_EXERCISE DETAILS_.
Please give the title of Wendy Kimani's debut album, as named in the biography of her.

_DOCUMENT SEGMENT_.

Wendy Kimani (born 18 May 1986) is a Kenyan singer, songwriter, actress and entertainer. She came into prominence after being the first runners-up in the second season of Tusker Project Fame. As a singer she is known for her songs; "Haiwi Haiwi", "Chali" among others. She released her debut album dubbed as My Essence launched in August 2013. As an actress she is known for starring in the television series, Rush.

Early life 
Kimani was born in 1986 and raised in Nairobi, in Kenya. She developed her singing talent by listening to other musicians.

Career

2008: Tusker Project Fame 
In March 2008, Wendy and other participants battled out at the TPF 2 auditions where she was chosen both at the audition and at the eviction gala. After 71 days of working in the academy, she was only put on probation twice (the second time every single remaining contestant was put on probation for the semi-finals by the then judges). On 22 June 2008, Kimani lost out the coveted price of ksh 5 million among others, to Esther Nabaasa, a Ugandan. Among the finalists were the latter, David as the second runners-up and Victor took the fourth position.

201213 
On 13 August 2013, Kimani released her debut album, My Essence, stylized as ME.

_DATA BELOW_.
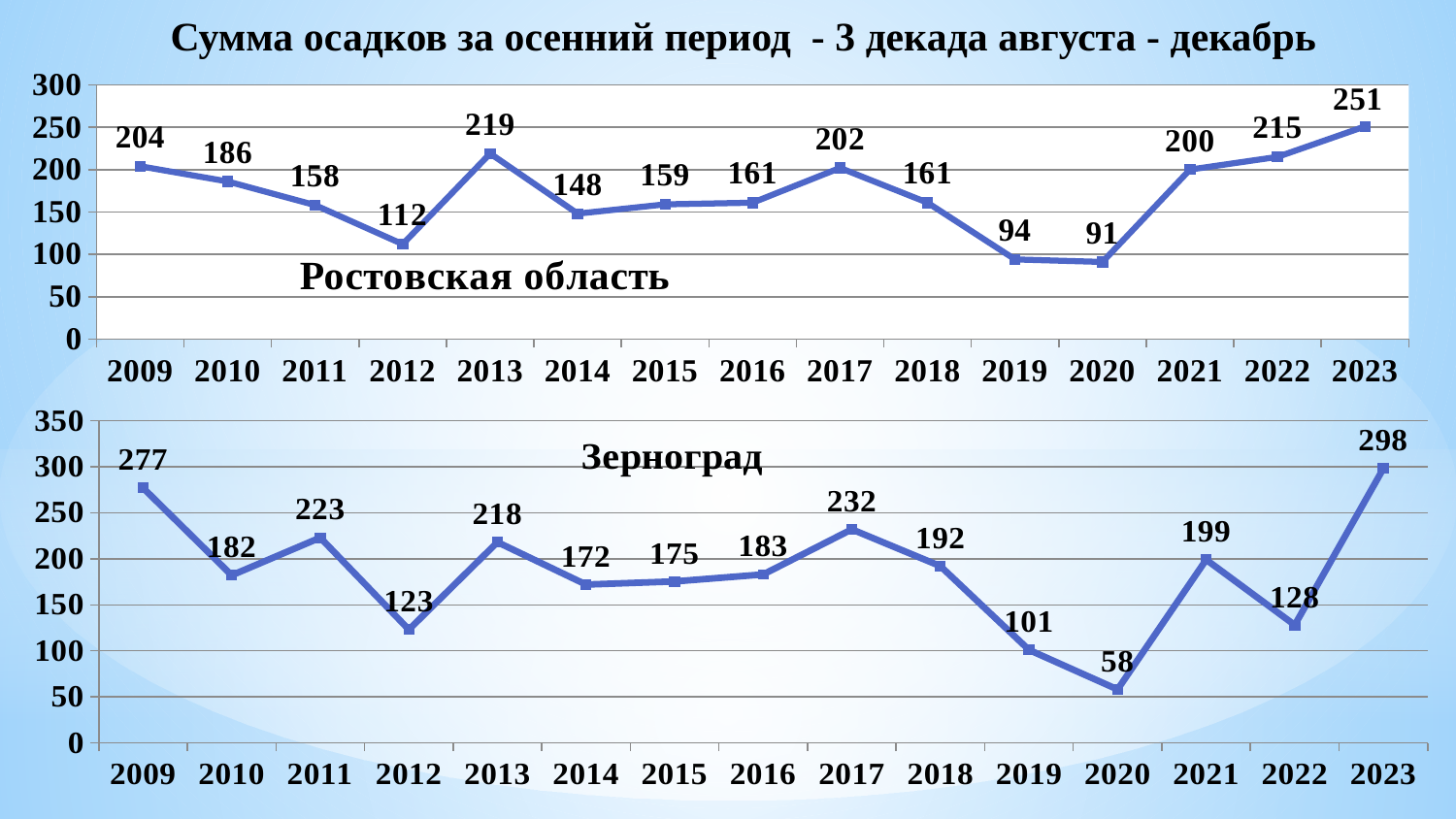
In the top chart (Ростовская область), which year has the highest value? 2023 In the top chart (Ростовская область), which year has the lowest value? 2020 In the top chart (Ростовская область), what is the difference between the values for 2009 and 2012? 92 In the top chart (Ростовская область), is the value for 2019 greater or less than 100? less In the bottom chart (Зерноград), what is the value for 2017? 232 In the top chart (Ростовская область), what is the value for 2013? 219 In the bottom chart (Зерноград), which is larger, the value for 2011 or the value for 2013? 2011 In the bottom chart (Зерноград), do the values rise or fall from 2020 to 2021? rise In the bottom chart (Зерноград), what is the difference between the values for 2023 and 2020? 240 What kind of chart is the top chart (Ростовская область)? line chart In the bottom chart (Зерноград), which year has the lowest value? 2020 How many years are plotted in the bottom chart (Зерноград)? 15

_SOLUTION TO THIS TASK_.
My Essence, stylized as ME.